SELECTED PASSAGE

**********

Thursday, April 09, 2009

OLPC

Spent the day at the MI6 Conference in San Francisco, where the first big speaker of the morning was Nicholas Negroponte, who was amazing as he described his One Laptop per Child worldwide program, phenomenal, inspiring stuff.

He described how they have all these $35,000 grants that you can fund, or your group or your company, and these young Americans go into the most remote reaches of the world with solar and handcrank-powered indestructible little PCs. It's the brightest thing in the house in places where there's no electricity. The kids are learning directly, teaching their parents to read on it. They're creating their own PC hospitals where they service the machines themselves, thanks to the very inexpensive, modular design.

Negroponte wanted it to be like opening the hood of an old VW, where you could see what was wrong even if you didn't know engines. There's a display part that he said display makers never like to make removable, since it's the part that usually breaks but only costs fifty cents to make. The display makers prefer for you to buy a whole new screen. Negroponte got the design he wanted.

**********

DATA SHOWN
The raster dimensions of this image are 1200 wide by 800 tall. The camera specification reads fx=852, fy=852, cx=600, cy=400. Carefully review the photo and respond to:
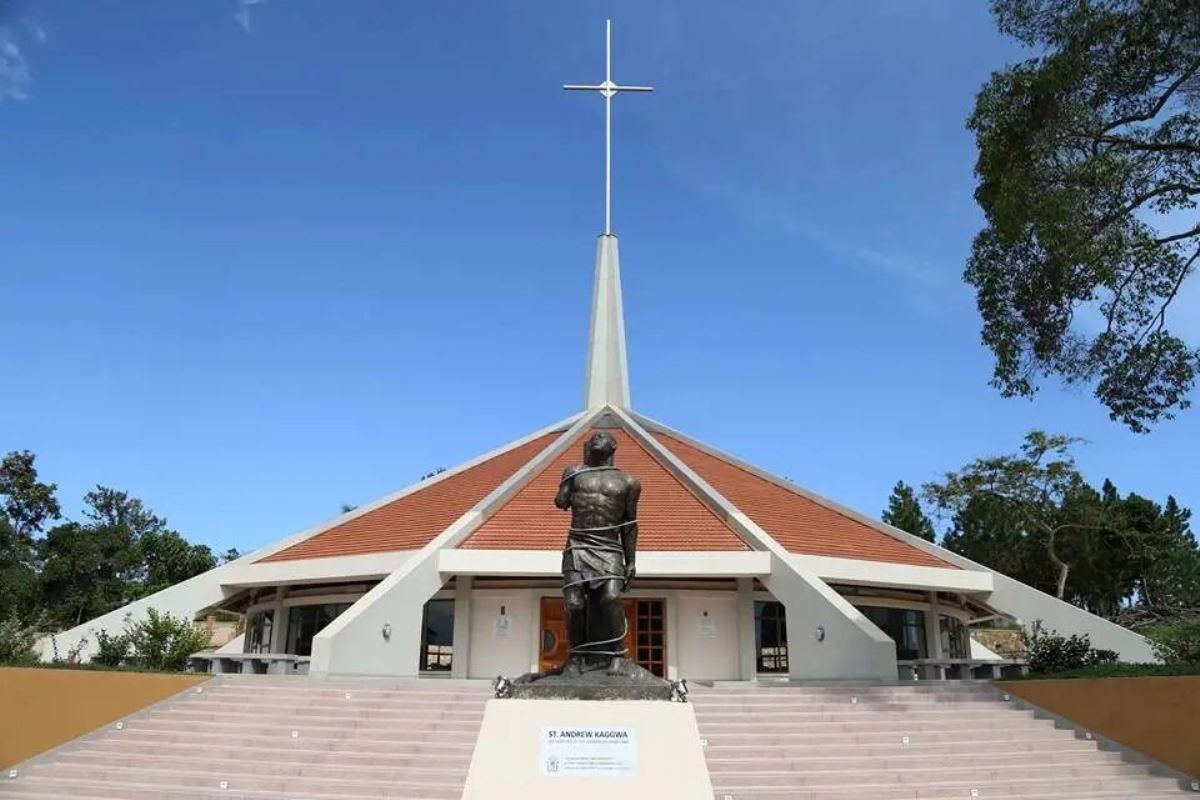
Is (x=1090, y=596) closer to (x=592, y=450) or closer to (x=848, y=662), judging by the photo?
(x=848, y=662)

**********

EXERCISE 1
Using the post about One Laptop per Child, decide whether each statement agrees with it: (a) Negroponte spoke in the afternoon session; (b) the laptops can run on solar power or a hand crank; (c) the display part costs five dollars to make. Give yes or no for each, quoting the words of the post that decide it.
EXERCISE 2
Please pick up the post about One Laptop per Child after its final sentence and continue it.

ANSWER SPACE 1
(a) No: "the first big speaker of the morning was Nicholas Negroponte"
(b) Yes: "solar and handcrank-powered indestructible little PCs"
(c) No: "only costs fifty cents to make"

ANSWER SPACE 2
Each of the PCs has these "ears" that fold up, stubby colorful antenna on either side, so the software creates local wireless web networks instantly. So in these villages, if just one kid on the network has an Internet connection, every kid is on the Internet.

It's the vision of peace, that we find our tribal, pre-national connections to each other, only this is so much more sophisticated, unprecedented in human history. The biggest webs of social connectivity in human history.

Science fiction, with a billion human faces.